◆ Requirements:
A. Copy the Mokelumne River Canyon post word for word, starting at "Backstory: Last Spring" and ending at "my first attempt.".
B. Write the next part of the Mokelumne River Canyon post, picking up after its final sentence.

Post by CarlRaillard » Fri May 01, 2020 7:03 pm

Hello. Here is an artmap of the Mokelumne River Canyon. I made this for Chip Morrill, the Forest Service Ranger in charge of trails inside the Mokelumne Wilderness Area.

Backstory: Last Spring I did a backpack trip up the river canyon, cross-country, from Salts Springs Reservoir. The flow was in spate. I believe "brawling river" is the correct way to describe the thing. I found lots of ants and poison oak, but also plenty of Yosemite-like scenery, too. To exit the canyon, I used the trail connecting Camp Irene with Munson Meadow.

WARNING: This trail is (17E27.3) is currently impassible. From Camp Irene to the junction with the spur leading to Munson Meadow the tread is faint and yet it's still passible. However, from 5600 feet up to about 7000 feet the brush is horrendous. It's an Alder Swim. We are talking about 100 yards per hour, of non-stop hand-to-hand combat. I managed to burrow my way through, but not on my first attempt.

◆ Source material:
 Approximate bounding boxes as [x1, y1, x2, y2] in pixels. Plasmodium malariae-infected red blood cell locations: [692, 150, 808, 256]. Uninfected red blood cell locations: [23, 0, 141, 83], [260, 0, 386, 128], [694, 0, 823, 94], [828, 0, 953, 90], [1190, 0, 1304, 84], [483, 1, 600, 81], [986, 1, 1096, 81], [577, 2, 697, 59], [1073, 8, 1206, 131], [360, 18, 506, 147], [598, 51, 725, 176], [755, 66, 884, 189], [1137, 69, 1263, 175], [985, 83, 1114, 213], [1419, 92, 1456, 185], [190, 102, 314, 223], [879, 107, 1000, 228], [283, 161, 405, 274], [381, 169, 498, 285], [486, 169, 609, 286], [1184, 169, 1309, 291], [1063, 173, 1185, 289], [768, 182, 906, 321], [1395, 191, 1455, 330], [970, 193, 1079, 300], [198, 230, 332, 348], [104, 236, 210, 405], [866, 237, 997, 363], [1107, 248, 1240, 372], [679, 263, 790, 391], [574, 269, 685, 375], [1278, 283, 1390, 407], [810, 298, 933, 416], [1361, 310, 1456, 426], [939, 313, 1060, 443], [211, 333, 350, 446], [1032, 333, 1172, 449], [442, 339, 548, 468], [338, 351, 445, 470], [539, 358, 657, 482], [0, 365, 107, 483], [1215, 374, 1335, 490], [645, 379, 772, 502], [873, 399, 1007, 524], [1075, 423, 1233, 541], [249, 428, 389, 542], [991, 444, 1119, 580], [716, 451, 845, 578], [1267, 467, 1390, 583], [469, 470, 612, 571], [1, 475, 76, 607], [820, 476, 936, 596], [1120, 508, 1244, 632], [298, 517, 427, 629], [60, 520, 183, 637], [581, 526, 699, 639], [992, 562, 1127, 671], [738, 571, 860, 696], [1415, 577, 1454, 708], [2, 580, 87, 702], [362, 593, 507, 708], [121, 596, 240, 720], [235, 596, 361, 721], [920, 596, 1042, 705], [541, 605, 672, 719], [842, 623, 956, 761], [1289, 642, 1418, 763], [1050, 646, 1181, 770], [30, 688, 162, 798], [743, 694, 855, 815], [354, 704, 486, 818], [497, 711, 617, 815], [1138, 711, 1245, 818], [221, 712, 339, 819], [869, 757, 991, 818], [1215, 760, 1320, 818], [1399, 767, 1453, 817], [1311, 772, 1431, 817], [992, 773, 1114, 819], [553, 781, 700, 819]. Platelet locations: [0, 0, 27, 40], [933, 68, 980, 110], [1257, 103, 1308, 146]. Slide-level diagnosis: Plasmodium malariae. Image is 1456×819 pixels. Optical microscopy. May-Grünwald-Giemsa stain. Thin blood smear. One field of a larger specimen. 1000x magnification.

◆ Answers:
A.
Backstory: Last Spring I did a backpack trip up the river canyon, cross-country, from Salts Springs Reservoir. The flow was in spate. I believe "brawling river" is the correct way to describe the thing. I found lots of ants and poison oak, but also plenty of Yosemite-like scenery, too. To exit the canyon, I used the trail connecting Camp Irene with Munson Meadow.

WARNING: This trail is (17E27.3) is currently impassible. From Camp Irene to the junction with the spur leading to Munson Meadow the tread is faint and yet it's still passible. However, from 5600 feet up to about 7000 feet the brush is horrendous. It's an Alder Swim. We are talking about 100 yards per hour, of non-stop hand-to-hand combat. I managed to burrow my way through, but not on my first attempt.

B.
Anyhow, the Eldorado Forest is run on a tight budget; they rely on volunteers to help with trailwork. I doubt I can get out there myself, but I wanted to help somehow, and so I whipped up this artmap and gave it to Ranger Chip, with the hope that it might be useful in a volunteer recruiting poster. I'm not sure if he ever used it or not. I donated it to the Forest Service, without any strings attached, so it's not a big deal if he didn't use it.

While leafing through Backpacker magazine, I saw an ad for a non-profit group called "Wilderness Volunteers." Forthwith a copy of my Artmap was sent to Aidalicia, the group's Project Manager. She thanked me, and expressed interest in the area.

Recently I checked their website, and found they have a service trip planned in the canyon.
www.wildernessvolunteers.org/project/20 ... orest.html
This will happen in early August (assuming we are all healthy and hardy, of course). From what I can glean from the website, it sounds as if their chief area of focus is the Summit City Canyon corridor (the old Tahoe-Yosemite Trail). I hope they might have a day or two to do some work on the spur up to Munson, as well. Of the two routes, the Munson route needs maintenance more badly.

So, I'm posting this artmap to show off my drawing skills, and to drum up some benevolent interest in the region.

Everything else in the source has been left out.